Interview zu James Bond: „Die Filme dieser Zeit sind schamlos sexistisch“

"Höhepunkte am laufenden Band, Mädchen, die wie Siamkatzen schnurren" - eine Anzeige zum 1973er Bond "Der Mann mit dem Goldenen Colt". Foto: Archiv SZ

„Höhepunkte am laufenden Band, Mädchen, die wie Siamkatzen schnurren“ – eine Anzeige zum 1974er Bond „Der Mann mit dem Goldenen Colt“. Foto: Archiv SZ

 

Schurken, die in Vulkanen wohnen, Frauennamen wie „Pussy Galore“ und James Bond, der immer wieder die Welt rettet. Der Kulturwissenschaftler Wieland Schwanebeck hat ein sehr vergnügliches Buch über die Welt von 007 geschrieben. Ich habe mit ihm gesprochen – unter anderem über das alte Thema: Wie sexistisch sind die Bond-Filme, wie rassistisch die alten Romane?

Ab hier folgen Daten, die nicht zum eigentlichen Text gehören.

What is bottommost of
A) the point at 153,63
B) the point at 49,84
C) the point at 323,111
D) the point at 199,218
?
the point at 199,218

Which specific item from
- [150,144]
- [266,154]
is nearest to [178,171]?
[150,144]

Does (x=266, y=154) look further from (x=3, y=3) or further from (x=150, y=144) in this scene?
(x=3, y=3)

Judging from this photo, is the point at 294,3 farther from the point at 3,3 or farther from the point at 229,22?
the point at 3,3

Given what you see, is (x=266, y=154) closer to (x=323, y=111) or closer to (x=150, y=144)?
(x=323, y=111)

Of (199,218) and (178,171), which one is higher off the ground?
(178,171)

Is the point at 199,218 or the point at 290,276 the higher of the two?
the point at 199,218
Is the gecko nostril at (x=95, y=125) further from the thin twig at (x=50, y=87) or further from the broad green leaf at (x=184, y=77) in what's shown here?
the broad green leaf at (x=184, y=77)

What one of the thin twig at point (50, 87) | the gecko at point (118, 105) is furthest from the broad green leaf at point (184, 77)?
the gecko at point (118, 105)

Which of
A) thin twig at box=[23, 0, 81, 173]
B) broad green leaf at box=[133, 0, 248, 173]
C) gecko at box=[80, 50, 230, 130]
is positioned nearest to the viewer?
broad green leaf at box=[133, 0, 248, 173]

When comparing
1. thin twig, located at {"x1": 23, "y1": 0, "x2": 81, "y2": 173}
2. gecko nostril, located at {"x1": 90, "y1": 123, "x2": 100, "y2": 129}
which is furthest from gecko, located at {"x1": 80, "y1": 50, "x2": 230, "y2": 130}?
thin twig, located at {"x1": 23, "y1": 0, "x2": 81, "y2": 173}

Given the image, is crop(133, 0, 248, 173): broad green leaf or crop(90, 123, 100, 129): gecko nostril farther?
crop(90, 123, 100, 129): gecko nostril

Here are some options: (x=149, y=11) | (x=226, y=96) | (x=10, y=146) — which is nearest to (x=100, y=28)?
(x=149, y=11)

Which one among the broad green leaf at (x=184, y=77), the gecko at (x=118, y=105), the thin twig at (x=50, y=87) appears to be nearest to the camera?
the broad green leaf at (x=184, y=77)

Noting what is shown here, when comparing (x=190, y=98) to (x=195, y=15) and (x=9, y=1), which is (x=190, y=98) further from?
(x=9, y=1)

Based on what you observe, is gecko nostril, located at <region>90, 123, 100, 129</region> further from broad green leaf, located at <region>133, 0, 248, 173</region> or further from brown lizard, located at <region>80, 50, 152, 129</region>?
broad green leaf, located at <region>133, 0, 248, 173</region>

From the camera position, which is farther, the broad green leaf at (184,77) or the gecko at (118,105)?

Das British Film Institute BFI versieht jetzt auch Bond-Filme in einer John-Barry-Reihe mit einem Warnhinweis, dass man sich auf Stereotypen einstellen soll und auf einen Zeitgeist von gestern. Wie sinnvoll ist das?  

SCHWANEBECK Ich finde diese Hinweisangebote ganz sympathisch und ziehe sie in jedem Fall der Zensur oder nachträglichen Retuschierung vor. Eine kurze Einblendung vor Filmbeginn tut niemandem weh, sie ersetzt aber natürlich keine gründliche Auseinandersetzung mit den Filmen – mit den ganzen ethnischen Stereotypen und dieser ganzen Playboy-Fantasiewelt, die eigentlich schon damals niemand mit der Realität verwechselt haben dürfte. Die alten Filme sollten ansonsten intakt bleiben dürfen, als Zeitdokumente oder eben auch, um die Weiterentwicklung von heute messen zu können. Damals gab es in den Filmen Frauen, die zum Beispiel Pussy Galore heißen, als wären sie Offerten zum Geschlechtsverkehr, und besonders schurkischen Schurken. Das würde niemand mit der Realität verwechseln. Die neueren Filme bedienen solche Stereotypen nicht mehr, es gibt etwa kein „Yellowfacing“ mehr wie im ersten Kino-Bond „Dr. No“, wo ein kanadischer weißer Schauspieler zu einem asiatischen Bösewicht umgeschminkt wird. Und Bond schießt auch nicht mehr dutzendweise gesichtslose chinesische Handlanger über den Haufen.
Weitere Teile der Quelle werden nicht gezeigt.